= Koalemos =

Mythological character

It's commonly believed that, in Greek mythology, Koalemos (Ancient Greek: κοάλεμος, Classical Latin: Coalemus) is the deity or daemon of stupidity, found in a play by Aristophanes and a book by Plutarch.

An ancient, unsupported false etymology derives κοάλεμος from κοέω (koeō) meaning "to perceive" and ἡλεός (ēleos) meaning "distraught, crazed".

== Aristophanes' The Knights ==
In The Knights, a satirical play written by Athenian comic playwright Aristophanes, Demosthenes converses with a sausage seller, saying, "...Continue doing exactly what you do: mix public affairs, and always win the people with flattering words.
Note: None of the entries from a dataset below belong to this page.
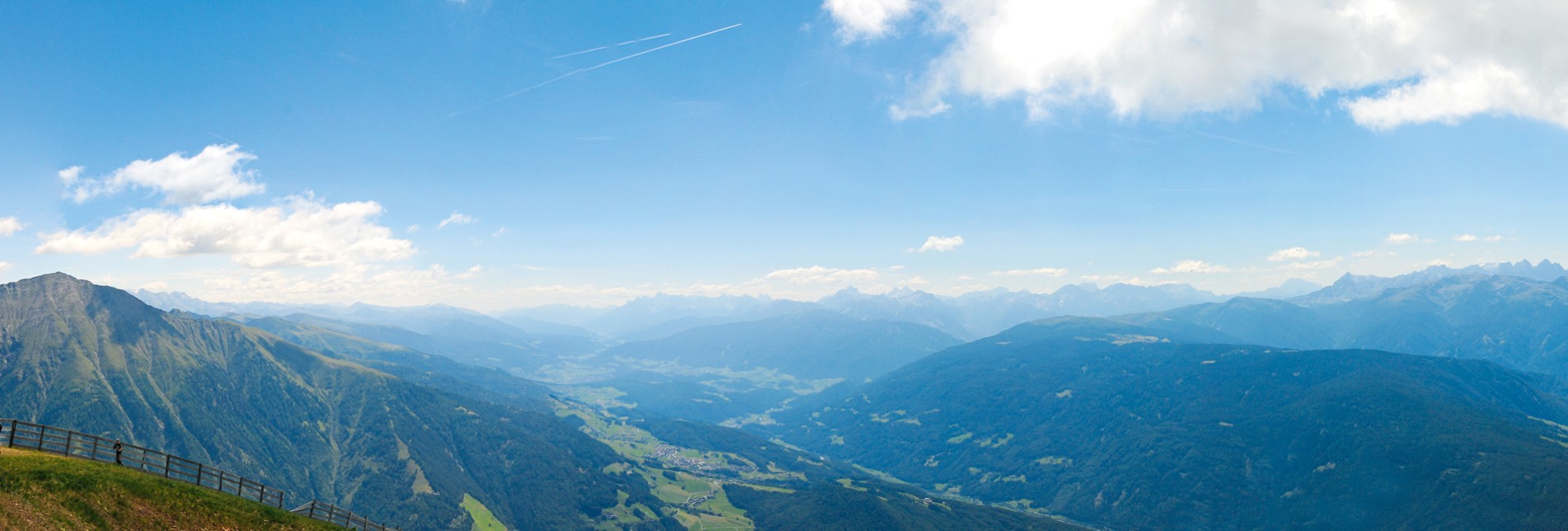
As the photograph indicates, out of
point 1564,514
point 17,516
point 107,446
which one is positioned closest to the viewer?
point 17,516

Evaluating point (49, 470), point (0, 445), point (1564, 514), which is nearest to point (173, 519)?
point (49, 470)

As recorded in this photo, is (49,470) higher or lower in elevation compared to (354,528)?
higher

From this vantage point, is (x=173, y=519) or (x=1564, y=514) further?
(x=1564, y=514)

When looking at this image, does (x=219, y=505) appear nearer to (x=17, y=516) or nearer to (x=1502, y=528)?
(x=17, y=516)

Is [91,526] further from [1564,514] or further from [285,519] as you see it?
[1564,514]

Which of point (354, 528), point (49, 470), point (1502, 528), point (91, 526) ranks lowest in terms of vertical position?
point (1502, 528)

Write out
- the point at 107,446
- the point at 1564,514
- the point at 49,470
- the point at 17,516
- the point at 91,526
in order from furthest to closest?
the point at 1564,514
the point at 107,446
the point at 49,470
the point at 91,526
the point at 17,516
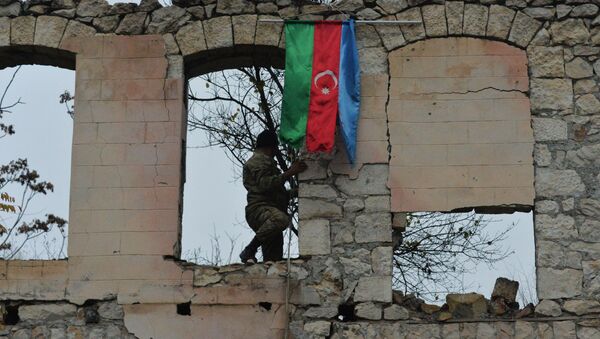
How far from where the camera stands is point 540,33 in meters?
12.3

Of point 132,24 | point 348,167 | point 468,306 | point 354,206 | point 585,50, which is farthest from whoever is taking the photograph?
point 132,24

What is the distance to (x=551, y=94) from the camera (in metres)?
12.1

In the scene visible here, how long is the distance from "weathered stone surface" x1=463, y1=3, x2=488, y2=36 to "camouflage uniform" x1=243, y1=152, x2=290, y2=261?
236 centimetres

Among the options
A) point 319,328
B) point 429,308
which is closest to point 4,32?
point 319,328

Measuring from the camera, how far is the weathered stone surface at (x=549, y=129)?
39.4 ft

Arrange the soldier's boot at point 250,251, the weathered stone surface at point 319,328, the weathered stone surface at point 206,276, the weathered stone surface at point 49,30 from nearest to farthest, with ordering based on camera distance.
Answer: the weathered stone surface at point 319,328, the weathered stone surface at point 206,276, the soldier's boot at point 250,251, the weathered stone surface at point 49,30

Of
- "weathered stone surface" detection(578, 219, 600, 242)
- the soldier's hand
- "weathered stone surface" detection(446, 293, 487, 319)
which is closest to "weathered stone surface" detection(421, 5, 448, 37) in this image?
the soldier's hand

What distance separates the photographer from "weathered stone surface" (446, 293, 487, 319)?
1169 centimetres

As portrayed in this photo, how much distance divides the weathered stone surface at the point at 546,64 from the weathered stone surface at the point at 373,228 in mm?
2069

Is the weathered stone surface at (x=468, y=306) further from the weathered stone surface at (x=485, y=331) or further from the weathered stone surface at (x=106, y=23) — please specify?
the weathered stone surface at (x=106, y=23)

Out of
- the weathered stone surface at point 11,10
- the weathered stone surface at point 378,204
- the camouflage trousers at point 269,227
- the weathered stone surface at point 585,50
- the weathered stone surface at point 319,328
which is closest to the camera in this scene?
the weathered stone surface at point 319,328

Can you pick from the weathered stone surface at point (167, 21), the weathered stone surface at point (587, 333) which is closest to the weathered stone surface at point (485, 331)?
the weathered stone surface at point (587, 333)

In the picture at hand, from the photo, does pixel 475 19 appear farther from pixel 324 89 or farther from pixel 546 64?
pixel 324 89

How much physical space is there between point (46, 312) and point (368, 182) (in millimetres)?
3343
The other things are most fitting for a demagogue: you have a foul voice, you have a perverse nature, and you are of the market. Inhabiting you are all things necessary for polity. The oracles are in your favor, even that of Delphi; but crown and libate Koalemos"

Many translations add "the god of stupidity" to the near-end of this obviously satirical speech by Demosthenes, but such is not found within the original Greek text.

== Plutarch's Life of Cimon ==
In Life of Cimon, Greek philosopher Plutarch writes, "...He (Cimon) had the bad name of being dissolute and bibulous, and of taking after his grandfather (Cimon Coalemus), who, they say, because of his simplicity, was dubbed Coalemus (the Stupid-One)..."

Here, Koalemos is a nickname referring to the grandfather of Cimon, whose name was also Cimon. There is no indication given by Plutarch that Koalemos refers to a deity or daemon.